И аз воздам (Попова) - страница 20

— Как-то все подозрительно ладно, — хмыкнул Курт; Нессель невесело улыбнулась:

— Я тоже так думала. И долго не верила им. А еще и священник… Пока деревенские ко мне просто ходили по всяким надобностям — он на меня и внимания не обращал, как-то спускал им с рук, что ходят к ведьме. А когда я стала сама наведываться в деревню, да еще и Альту крестить принесла… Как он на меня косился — я, знаешь, поняла, что он думает, а не сдать ли меня вашим. Я уж и писульку твою приготовила, чтобы ему, как ты тогда сказал, «в нос ткнуть». А потом однажды меня опять позвали к болящему, я пришла — а священник в горячке. Ну, а что делать, поставила на ноги… Он в бред не срывался, все время был в сознании, наблюдал, что я делаю…

— И что ты делала?

— Да ерунда там была сущая, — поморщилась Нессель. — Травами обошлась, ничего иного и не потребовалось; ну, а как выздоровел, святой отец и коситься на меня перестал, и, как я поняла, кляузничать тоже передумал. Видно, потому что как же теперь жаловаться на ведьму, если сам ее же услугами пользовался-то…

— Или просто увидел, что опасаться в тебе нечего, и ереси в твоих действиях никакой нет, — предположил Бруно. — А стало быть, и смысла обращаться к нам — нет тоже.

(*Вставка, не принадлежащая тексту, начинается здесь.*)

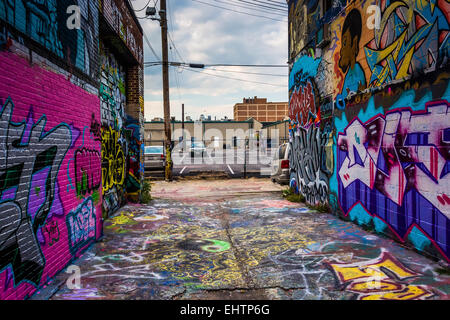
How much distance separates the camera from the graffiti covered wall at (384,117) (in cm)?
402

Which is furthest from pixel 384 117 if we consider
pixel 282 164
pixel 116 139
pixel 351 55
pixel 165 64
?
pixel 165 64

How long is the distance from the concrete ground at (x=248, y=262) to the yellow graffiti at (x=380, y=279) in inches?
0.4

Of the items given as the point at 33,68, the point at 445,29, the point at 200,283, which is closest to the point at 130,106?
the point at 33,68

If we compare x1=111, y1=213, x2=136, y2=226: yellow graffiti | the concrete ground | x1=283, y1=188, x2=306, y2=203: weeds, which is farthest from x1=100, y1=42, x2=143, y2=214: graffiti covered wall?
x1=283, y1=188, x2=306, y2=203: weeds

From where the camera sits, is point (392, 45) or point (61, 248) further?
point (392, 45)

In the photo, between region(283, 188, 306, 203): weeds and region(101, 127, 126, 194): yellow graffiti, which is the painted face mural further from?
region(101, 127, 126, 194): yellow graffiti

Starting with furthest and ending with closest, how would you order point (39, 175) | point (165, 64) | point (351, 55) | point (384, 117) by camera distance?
point (165, 64) < point (351, 55) < point (384, 117) < point (39, 175)

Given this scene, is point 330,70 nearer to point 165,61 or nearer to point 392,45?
point 392,45

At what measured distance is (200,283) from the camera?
3646 mm

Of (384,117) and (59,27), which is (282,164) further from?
(59,27)

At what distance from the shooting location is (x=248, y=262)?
4.38 m

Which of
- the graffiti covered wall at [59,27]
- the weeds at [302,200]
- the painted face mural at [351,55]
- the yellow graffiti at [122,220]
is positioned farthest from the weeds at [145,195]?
the painted face mural at [351,55]

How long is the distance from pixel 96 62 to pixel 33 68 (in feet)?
7.45

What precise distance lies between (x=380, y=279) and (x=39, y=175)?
4.25m
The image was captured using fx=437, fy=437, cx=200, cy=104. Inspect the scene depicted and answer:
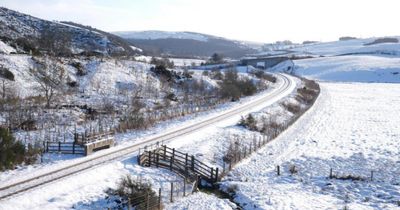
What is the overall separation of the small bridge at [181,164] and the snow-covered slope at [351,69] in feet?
353

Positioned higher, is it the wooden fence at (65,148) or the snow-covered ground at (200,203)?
the wooden fence at (65,148)

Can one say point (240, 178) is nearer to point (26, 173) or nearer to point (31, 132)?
point (26, 173)

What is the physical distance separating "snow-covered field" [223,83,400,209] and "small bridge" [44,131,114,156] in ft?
27.7

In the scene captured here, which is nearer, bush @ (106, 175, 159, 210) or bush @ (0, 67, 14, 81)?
bush @ (106, 175, 159, 210)

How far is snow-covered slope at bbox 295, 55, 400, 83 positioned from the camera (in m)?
129

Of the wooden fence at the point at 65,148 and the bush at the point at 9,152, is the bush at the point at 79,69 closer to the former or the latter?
the wooden fence at the point at 65,148

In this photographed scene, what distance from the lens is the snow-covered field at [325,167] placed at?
77.3 feet

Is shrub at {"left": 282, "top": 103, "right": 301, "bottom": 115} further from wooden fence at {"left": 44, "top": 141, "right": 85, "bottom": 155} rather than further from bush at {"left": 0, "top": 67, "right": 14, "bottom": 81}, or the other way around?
wooden fence at {"left": 44, "top": 141, "right": 85, "bottom": 155}

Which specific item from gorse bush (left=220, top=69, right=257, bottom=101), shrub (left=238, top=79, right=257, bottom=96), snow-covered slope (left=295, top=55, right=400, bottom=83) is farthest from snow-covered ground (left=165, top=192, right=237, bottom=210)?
snow-covered slope (left=295, top=55, right=400, bottom=83)

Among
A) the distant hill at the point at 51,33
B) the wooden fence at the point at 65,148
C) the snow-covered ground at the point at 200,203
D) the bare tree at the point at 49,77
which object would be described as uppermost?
the distant hill at the point at 51,33

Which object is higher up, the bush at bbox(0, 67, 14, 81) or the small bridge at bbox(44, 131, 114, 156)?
the bush at bbox(0, 67, 14, 81)

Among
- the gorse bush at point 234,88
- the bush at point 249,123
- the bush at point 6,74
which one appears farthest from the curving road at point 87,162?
the bush at point 6,74

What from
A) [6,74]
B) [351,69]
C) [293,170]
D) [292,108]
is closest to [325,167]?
[293,170]

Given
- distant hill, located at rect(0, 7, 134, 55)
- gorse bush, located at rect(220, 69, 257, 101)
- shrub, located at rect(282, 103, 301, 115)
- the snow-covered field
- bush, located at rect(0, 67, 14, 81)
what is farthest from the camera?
distant hill, located at rect(0, 7, 134, 55)
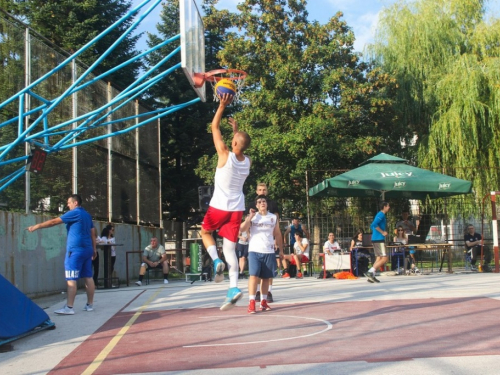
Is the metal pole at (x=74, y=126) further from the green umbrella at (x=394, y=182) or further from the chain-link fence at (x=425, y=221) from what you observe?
the chain-link fence at (x=425, y=221)

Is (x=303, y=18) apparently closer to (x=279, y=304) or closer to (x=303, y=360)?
(x=279, y=304)

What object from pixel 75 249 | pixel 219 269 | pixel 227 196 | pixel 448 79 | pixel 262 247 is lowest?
pixel 219 269

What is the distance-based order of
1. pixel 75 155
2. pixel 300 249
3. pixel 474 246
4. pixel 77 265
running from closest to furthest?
pixel 77 265 → pixel 75 155 → pixel 300 249 → pixel 474 246

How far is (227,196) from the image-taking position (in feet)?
27.6

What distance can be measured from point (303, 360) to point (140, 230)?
18.0 metres

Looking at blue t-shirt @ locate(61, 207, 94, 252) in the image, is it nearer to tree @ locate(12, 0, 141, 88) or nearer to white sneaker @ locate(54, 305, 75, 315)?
white sneaker @ locate(54, 305, 75, 315)

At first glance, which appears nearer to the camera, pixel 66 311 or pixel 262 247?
pixel 262 247

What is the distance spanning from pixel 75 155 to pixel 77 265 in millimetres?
7829

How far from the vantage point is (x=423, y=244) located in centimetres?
1848

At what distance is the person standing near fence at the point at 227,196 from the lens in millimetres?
8281

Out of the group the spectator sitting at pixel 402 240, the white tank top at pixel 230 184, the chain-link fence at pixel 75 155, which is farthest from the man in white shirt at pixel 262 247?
the spectator sitting at pixel 402 240

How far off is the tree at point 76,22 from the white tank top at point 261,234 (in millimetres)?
23897

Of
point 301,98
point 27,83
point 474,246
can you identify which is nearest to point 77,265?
point 27,83

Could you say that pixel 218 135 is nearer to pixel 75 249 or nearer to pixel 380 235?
pixel 75 249
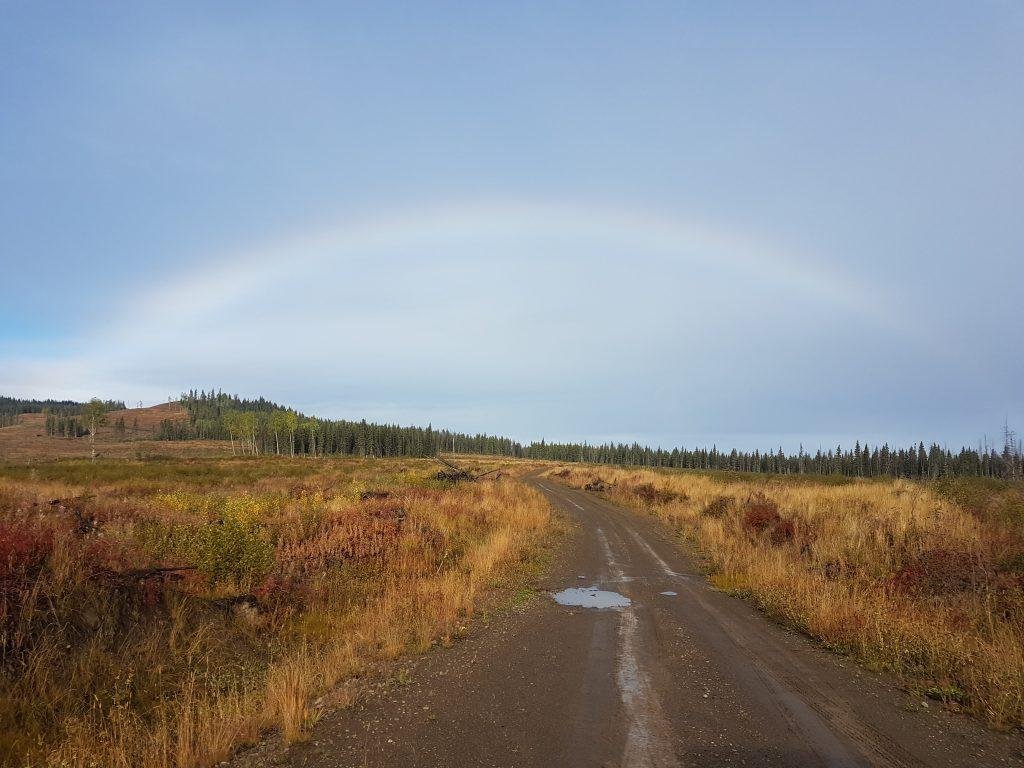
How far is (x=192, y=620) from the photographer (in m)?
7.58

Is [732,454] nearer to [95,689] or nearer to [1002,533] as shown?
[1002,533]

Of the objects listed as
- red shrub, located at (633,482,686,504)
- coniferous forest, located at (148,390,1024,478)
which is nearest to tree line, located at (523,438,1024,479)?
coniferous forest, located at (148,390,1024,478)

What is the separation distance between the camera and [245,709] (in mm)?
5312

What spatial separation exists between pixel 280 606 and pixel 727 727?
23.0ft

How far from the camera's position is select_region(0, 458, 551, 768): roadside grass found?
4957 millimetres

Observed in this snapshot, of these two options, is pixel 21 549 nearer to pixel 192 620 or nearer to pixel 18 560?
pixel 18 560

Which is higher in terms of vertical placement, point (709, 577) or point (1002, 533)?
point (1002, 533)

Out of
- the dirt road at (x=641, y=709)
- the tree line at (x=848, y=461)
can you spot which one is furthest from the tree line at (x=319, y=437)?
the dirt road at (x=641, y=709)

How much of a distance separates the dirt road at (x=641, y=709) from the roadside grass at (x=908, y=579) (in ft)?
1.80

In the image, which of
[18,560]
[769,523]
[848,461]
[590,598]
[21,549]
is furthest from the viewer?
[848,461]

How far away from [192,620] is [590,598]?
22.4ft

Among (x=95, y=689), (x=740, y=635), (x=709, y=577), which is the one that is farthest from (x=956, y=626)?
(x=95, y=689)

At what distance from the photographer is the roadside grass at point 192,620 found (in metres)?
4.96

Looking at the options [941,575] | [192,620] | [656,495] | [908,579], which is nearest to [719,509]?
[656,495]
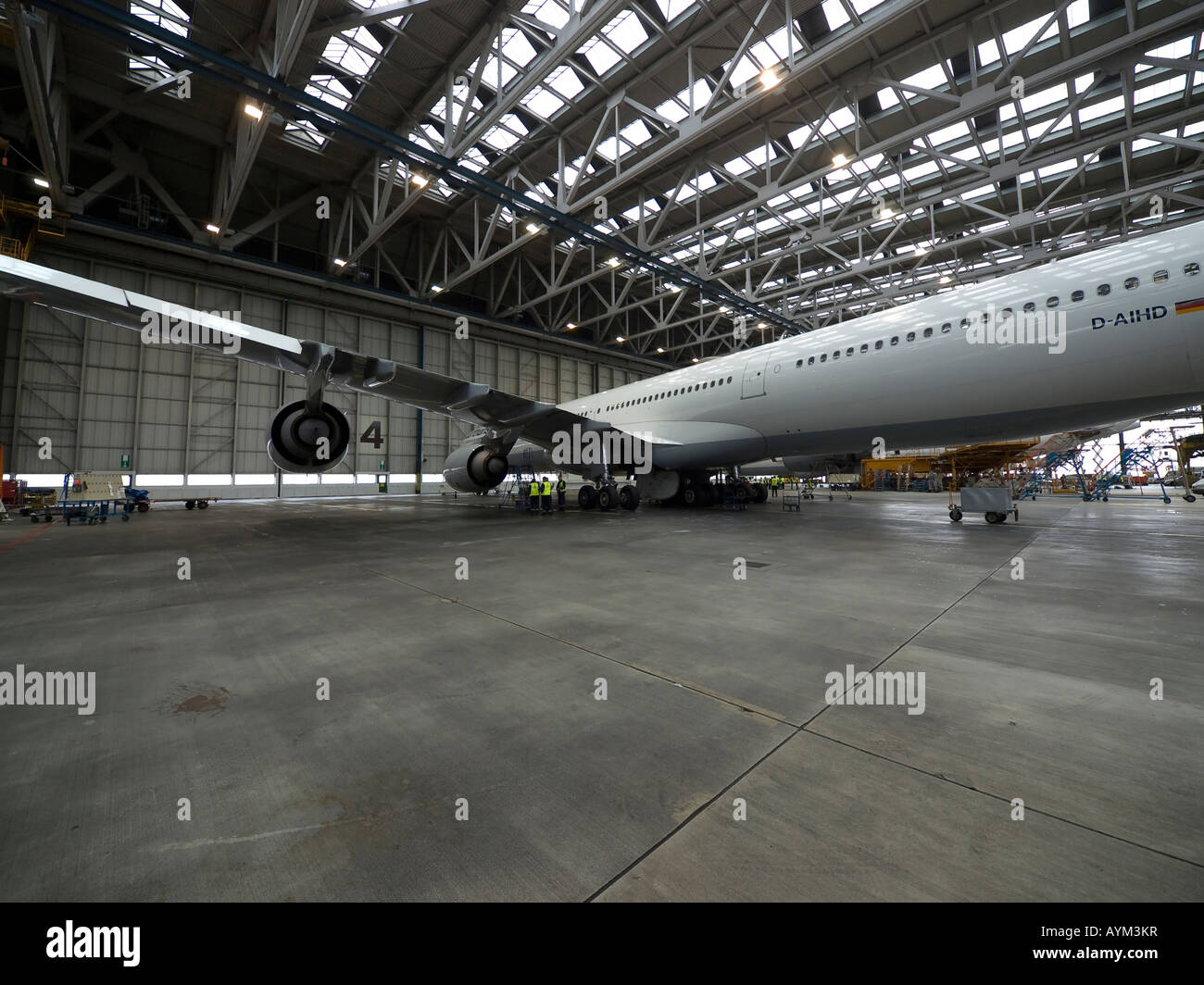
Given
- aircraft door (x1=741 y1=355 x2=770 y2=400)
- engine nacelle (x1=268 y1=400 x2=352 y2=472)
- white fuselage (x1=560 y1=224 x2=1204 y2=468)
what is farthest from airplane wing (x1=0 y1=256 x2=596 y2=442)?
white fuselage (x1=560 y1=224 x2=1204 y2=468)

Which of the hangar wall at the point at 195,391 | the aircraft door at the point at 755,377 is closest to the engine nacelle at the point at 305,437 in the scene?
the aircraft door at the point at 755,377

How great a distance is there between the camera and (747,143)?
554 inches

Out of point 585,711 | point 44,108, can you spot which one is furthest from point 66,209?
point 585,711

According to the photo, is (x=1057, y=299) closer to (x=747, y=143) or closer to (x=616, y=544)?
(x=616, y=544)

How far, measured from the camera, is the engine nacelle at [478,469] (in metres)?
10.9

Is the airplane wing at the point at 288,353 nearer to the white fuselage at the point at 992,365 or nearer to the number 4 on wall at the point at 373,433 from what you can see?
the white fuselage at the point at 992,365

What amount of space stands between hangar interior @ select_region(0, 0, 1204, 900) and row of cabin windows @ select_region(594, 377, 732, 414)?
3.25 m

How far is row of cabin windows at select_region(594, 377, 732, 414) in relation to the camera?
36.4ft

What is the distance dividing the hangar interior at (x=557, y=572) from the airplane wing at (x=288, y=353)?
2.44 m

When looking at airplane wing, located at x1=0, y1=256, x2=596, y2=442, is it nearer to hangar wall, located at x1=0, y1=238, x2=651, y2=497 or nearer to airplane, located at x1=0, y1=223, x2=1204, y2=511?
airplane, located at x1=0, y1=223, x2=1204, y2=511

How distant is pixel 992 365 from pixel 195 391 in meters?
26.4

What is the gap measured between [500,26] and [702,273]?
1041 cm

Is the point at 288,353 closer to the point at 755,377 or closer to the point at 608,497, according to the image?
the point at 608,497

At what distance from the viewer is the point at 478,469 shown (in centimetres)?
1088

— Не знаю, — передернула плечами она. — Мне, в общем, все равно; отстал — и ладно. Единственное вот — стал зудеть в уши, чтобы пришла на исповедь, и так и зудел год за годом.

— А ты так и не пришла?

Нессель на миг умолкла, поджав губы и глядя на Бруно искоса, явно с трудом удерживая резкость, готовую вот-вот сорваться с языка, и, наконец, недовольно выговорила:

— Исповедь — это же значит, про все рассказывать. Иначе само по себе будет грех. А я про всё — не могу; Богу — могу, а человеку не буду, не его это собачье дело. Я знаю, что это вроде как и не человеку на самом деле, но он же слышит, все-таки? И запоминает.

— Хорошо, эту тему мы обсудим как-нибудь позже, — не дав Бруно продолжить, кивнул Курт. — Рассказывай дальше по делу.

— Ну… Так вот и жили несколько лет. Бояться меня вроде как перестали, зато вдруг все жалеть начали. Вот я даже и не знаю, что хуже; раньше ко мне хотя бы не лезли и не пытались воспитывать все кому не лень.

— Ты просто не привыкла к человеческому вниманию. Особенно женскому. Оно, согласен, может довести до белого каления.

Нессель не ответила, поджав губы и неопределенно качнув головой, и продолжила, помедлив:

— А пару лет назад у нас поселилась семейная пара — торговец с женой. Старые уже, лет по пятьдесят обоим, и одинокие. Берта про это прямо не говорила, но я поняла так, что детей у них никогда не было; я предлагала узнать, кто из них бесплоден, и попытаться сделать что-то, но они отказались — сказали «а теперь зачем нам, в такие-то годы». Я и не лезла больше…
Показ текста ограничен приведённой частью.